Aus der Masse heraus wurden Ausländer attackiert sowie ausländerfeindliche und rechte Parolen gerufen. Sachsens Linken-Chefin Antje Feiks fühlte sich "an die Pogrome zu Beginn der 1990er Jahre" erinnert. Der sächsische Regierungschef Michael Kretschmer, Innenminister Roland Wöller (beide CDU) und der Sprecher der Bundesregierung, Steffen Seibert, prangerten Hetzjagden gegen Ausländer und Selbstjustiz an.

"Es ist widerlich, wie Rechtsextreme im Netz Stimmung machen und zur Gewalt aufrufen. Wir lassen nicht zu, dass das Bild unseres Landes durch Chaoten beschädigt wird", sagte Kretschmer in Dresden. Wöller kritisierte "Mutmaßungen, Falschmeldungen und regelrechte Lügen im Netz". Er sieht in den Ereignissen von Chemnitz eine "neue Dimension der Eskalation". "Das Gebot der Stunde ist Besonnenheit und Ruhe", sagte er in Chemnitz. Man werde Gewalttätern und Chaoten nicht die Straße überlassen, sondern dem Rechtsstaat.

Haftbefehl gegen zwei Verdächtige

Unterdessen wurden Haftbefehle gegen die beiden Tatverdächtigen erlassen, die den Deutschen niedergestochen haben sollen. Die Staatsanwaltschaft wirft einem 23-jährigen Syrer und einem 22 Jahre alter Iraker gemeinschaftlichen Totschlag vor. Sie sollen mehrfach ohne erkennbaren Grund auf ihr Opfer eingestochen haben. Allerdings seien verbale Auseinandersetzungen vorangegangen, hieß es. Die Ermittler kennen das Motiv für die Bluttat noch nicht.

Am Montag sollte es neue Demonstrationen geben. Die rechtspopulistische Bürgerbewegung "Pro Chemnitz" rief ausgerechnet vor dem Karl-Marx-Monument zu einer Versammlung auf. Als Gegenpol meldete Die Linke in Sicht- und Hörweite im Stadthallenpark eine Demonstration "Nein zu Rassismus und Gewalt" an. Die zwischen beiden Orten liegende Brückenstraße ist noch vom Stadtfest gesperrt.

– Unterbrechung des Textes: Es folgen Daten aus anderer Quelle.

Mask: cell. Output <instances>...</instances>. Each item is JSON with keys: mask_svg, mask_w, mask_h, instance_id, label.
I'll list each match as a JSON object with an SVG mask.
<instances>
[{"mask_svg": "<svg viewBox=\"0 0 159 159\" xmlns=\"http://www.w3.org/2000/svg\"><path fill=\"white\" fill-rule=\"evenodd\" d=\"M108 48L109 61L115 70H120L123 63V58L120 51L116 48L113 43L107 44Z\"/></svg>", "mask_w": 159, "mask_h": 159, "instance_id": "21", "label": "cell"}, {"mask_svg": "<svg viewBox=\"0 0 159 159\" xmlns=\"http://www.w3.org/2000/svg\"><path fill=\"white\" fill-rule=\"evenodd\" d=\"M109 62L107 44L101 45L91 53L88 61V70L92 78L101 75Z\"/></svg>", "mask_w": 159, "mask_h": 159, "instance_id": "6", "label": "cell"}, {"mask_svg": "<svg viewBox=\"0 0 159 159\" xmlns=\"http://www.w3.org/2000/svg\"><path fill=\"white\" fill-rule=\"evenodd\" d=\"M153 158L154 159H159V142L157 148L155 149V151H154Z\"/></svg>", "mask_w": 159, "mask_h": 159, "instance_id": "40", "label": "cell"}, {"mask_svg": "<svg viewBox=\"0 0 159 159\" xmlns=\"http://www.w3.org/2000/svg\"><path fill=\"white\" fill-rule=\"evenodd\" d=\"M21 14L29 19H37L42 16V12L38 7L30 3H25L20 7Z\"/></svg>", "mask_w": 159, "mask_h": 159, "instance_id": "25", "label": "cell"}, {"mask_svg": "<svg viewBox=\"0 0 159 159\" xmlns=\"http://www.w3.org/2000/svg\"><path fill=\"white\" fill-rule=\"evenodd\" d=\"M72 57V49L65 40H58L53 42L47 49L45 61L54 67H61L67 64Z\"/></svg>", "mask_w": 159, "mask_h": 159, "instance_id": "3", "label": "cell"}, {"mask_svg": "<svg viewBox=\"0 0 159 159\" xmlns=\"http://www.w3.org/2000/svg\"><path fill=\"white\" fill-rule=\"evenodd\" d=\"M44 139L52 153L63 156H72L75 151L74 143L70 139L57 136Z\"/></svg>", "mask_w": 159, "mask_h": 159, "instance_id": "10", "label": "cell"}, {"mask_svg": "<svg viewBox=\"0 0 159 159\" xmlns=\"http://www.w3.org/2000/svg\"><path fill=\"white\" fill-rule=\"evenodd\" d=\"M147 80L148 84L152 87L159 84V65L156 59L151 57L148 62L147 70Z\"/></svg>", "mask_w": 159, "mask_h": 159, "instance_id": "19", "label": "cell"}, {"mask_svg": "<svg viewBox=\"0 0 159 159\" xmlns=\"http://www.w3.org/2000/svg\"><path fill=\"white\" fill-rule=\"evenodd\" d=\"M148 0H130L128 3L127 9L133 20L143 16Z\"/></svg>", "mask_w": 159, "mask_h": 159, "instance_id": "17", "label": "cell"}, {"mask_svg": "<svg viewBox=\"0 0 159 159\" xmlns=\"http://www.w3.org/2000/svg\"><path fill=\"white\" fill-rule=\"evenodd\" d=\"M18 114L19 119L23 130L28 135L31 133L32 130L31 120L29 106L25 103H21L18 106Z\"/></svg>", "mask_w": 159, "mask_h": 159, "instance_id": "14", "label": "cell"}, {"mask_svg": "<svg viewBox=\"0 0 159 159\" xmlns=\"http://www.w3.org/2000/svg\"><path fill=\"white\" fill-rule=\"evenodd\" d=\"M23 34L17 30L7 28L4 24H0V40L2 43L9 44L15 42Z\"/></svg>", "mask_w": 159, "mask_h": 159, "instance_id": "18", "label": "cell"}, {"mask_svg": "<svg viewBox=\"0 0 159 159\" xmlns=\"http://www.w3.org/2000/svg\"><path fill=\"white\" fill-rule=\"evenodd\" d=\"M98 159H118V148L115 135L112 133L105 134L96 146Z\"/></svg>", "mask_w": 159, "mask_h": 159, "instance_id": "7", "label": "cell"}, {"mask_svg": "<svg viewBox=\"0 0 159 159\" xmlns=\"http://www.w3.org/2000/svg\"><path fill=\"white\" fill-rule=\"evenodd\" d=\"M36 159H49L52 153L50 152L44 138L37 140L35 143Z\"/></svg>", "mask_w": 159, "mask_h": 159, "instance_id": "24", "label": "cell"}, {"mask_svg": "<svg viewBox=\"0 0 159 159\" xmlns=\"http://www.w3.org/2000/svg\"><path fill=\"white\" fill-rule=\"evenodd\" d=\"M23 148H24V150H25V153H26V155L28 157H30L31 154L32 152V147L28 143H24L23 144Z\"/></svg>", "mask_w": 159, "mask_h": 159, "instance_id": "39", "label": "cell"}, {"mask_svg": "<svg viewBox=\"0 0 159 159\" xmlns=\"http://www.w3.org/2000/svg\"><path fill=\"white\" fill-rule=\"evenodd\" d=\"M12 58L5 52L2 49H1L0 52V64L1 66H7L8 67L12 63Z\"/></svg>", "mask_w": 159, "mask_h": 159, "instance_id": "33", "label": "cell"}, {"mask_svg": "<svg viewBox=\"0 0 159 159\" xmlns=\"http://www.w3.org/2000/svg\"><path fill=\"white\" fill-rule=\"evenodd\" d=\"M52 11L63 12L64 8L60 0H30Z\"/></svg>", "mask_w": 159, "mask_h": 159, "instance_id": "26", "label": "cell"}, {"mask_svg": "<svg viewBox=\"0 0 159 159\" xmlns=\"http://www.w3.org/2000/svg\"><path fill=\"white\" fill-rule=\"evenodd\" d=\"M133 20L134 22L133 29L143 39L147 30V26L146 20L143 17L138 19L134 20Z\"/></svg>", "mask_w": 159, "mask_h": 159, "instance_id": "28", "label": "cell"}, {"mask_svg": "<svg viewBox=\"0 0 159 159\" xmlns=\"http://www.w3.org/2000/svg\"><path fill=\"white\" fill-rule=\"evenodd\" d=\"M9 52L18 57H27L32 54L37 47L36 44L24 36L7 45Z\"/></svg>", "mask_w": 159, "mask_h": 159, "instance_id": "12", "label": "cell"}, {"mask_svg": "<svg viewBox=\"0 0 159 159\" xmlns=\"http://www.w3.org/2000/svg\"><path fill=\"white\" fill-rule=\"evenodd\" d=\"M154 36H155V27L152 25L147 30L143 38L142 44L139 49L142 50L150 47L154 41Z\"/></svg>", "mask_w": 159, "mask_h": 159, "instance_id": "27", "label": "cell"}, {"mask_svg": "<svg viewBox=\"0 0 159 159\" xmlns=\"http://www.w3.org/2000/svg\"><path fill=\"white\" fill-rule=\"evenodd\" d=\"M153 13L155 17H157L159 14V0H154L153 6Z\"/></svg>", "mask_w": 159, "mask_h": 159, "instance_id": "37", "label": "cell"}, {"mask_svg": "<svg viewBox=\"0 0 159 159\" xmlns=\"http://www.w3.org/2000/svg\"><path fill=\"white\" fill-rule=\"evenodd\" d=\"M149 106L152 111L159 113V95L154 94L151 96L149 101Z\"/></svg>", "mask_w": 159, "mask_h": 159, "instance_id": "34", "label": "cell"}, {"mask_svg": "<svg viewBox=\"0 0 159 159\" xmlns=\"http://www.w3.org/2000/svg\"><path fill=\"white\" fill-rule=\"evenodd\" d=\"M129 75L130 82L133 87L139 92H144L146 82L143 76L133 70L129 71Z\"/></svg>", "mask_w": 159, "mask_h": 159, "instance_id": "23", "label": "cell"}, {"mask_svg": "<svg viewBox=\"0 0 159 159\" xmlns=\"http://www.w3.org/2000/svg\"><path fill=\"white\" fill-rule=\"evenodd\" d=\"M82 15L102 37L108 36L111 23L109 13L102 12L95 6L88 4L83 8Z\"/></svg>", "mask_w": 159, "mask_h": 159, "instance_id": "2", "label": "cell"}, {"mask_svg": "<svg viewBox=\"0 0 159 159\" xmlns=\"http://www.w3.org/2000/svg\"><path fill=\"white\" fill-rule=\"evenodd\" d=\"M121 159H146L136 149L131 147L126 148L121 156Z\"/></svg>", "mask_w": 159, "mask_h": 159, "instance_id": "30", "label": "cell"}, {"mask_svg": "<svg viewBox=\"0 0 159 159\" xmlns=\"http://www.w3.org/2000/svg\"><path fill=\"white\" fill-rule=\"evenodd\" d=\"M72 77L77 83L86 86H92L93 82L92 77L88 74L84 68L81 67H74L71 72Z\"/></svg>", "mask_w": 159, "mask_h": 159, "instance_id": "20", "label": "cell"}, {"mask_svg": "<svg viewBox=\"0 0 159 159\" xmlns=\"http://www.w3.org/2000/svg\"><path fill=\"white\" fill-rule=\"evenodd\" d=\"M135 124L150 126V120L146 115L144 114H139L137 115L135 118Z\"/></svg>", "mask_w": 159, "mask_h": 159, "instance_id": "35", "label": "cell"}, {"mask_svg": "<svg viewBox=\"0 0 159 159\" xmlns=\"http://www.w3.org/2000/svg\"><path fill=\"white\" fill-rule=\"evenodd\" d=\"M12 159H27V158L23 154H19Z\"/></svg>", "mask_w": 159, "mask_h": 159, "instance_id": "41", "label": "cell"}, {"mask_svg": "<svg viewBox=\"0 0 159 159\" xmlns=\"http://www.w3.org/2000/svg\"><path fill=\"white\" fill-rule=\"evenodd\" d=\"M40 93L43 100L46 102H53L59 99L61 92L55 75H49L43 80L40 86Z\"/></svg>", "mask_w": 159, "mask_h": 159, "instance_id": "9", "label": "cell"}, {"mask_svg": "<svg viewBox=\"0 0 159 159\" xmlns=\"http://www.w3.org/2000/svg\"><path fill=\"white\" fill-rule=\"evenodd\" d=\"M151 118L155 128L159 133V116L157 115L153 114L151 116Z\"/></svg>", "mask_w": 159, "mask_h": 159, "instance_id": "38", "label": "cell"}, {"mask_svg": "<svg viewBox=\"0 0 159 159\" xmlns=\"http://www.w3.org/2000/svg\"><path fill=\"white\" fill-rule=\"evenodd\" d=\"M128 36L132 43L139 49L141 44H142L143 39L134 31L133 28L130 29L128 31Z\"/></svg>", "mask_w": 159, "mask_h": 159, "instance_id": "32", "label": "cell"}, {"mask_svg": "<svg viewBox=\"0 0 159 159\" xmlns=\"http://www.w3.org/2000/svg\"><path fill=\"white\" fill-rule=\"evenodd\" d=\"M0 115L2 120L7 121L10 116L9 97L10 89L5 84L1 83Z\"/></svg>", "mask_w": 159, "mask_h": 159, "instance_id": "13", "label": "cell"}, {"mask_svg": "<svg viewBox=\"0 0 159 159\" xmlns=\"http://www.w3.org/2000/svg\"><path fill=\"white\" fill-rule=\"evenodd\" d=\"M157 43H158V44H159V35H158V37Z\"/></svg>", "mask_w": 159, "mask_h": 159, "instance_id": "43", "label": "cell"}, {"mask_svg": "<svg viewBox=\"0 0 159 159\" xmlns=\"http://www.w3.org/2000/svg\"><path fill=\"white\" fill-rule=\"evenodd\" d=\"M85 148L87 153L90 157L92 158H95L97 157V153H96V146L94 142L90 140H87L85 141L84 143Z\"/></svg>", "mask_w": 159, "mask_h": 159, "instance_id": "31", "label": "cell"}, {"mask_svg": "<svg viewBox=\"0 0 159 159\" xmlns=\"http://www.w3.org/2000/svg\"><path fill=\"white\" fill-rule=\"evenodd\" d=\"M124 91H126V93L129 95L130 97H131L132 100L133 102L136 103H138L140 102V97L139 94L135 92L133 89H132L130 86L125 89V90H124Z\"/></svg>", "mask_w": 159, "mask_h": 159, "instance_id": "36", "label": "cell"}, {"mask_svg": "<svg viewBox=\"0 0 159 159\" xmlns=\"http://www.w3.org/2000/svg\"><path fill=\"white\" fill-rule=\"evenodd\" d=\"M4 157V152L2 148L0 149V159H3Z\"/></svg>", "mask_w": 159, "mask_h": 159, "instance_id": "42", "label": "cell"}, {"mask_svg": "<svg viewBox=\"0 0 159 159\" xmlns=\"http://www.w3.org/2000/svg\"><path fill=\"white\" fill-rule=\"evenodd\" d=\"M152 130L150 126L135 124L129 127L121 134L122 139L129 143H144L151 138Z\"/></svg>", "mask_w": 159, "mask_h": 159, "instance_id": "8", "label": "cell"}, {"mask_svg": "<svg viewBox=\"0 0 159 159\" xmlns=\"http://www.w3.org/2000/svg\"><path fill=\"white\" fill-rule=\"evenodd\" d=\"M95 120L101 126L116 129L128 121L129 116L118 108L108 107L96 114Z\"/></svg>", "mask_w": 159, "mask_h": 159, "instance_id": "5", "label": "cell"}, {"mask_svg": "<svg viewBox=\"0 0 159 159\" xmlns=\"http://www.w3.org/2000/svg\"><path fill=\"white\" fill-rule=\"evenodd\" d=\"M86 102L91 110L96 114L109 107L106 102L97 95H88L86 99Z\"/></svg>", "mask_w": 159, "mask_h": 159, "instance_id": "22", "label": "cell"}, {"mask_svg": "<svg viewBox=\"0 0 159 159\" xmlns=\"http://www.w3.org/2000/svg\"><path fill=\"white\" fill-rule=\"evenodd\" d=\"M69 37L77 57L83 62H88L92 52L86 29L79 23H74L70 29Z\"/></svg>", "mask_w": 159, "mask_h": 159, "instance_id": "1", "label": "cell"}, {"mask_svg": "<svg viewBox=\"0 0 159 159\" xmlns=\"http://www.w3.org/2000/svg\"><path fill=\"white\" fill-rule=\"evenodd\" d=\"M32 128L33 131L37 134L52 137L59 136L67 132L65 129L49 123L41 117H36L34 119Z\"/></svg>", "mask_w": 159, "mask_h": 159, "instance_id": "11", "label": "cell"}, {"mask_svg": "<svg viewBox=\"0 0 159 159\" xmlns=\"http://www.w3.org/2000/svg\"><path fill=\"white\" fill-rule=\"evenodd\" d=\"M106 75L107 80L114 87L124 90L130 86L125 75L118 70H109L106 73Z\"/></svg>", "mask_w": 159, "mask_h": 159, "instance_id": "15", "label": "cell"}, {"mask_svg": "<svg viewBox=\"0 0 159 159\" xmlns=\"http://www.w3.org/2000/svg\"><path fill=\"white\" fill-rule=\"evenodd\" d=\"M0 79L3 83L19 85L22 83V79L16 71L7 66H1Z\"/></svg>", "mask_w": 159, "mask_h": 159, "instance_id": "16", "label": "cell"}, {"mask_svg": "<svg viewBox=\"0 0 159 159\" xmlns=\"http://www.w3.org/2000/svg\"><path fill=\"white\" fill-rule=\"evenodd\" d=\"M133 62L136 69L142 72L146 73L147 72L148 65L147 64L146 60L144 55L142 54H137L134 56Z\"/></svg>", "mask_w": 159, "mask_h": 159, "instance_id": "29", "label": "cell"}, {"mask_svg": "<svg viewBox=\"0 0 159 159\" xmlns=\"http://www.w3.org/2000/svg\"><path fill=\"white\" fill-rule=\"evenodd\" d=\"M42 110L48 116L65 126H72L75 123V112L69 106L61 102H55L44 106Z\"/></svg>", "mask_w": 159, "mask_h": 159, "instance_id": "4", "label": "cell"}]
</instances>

Kaum Ausländer im Stadtzentrum

Die Chemnitzer Oberbürgermeisterin Barbara Ludwig rief zur Besonnenheit auf. "Kein Verbrechen rechtfertigt es, zu Gewalt aufzurufen oder selbst gewalttätig zu werden", sagte die SPD-Politikerin.

Das Zentrum von Chemnitz wirkt auf den ersten Blick normal. Die letzten Teile von Buden und Bühnen des Stadtfestes, das am Sonntag wegen Sicherheitsbedenken vorzeitig beendet wurde, werden abgeräumt. Die Geschäfte haben geöffnet, Passanten bummeln vor Schaufenstern entlang. Beim genaueren Hinsehen aber fällt auf: Es fehlen die Gruppen junger ausländischer Männer, die sich gewöhnlich rund um den Stadthallenpark treffen. Auch die Mütter, die dort meist mit ihren Kindern spielen, sind nicht zu sehen.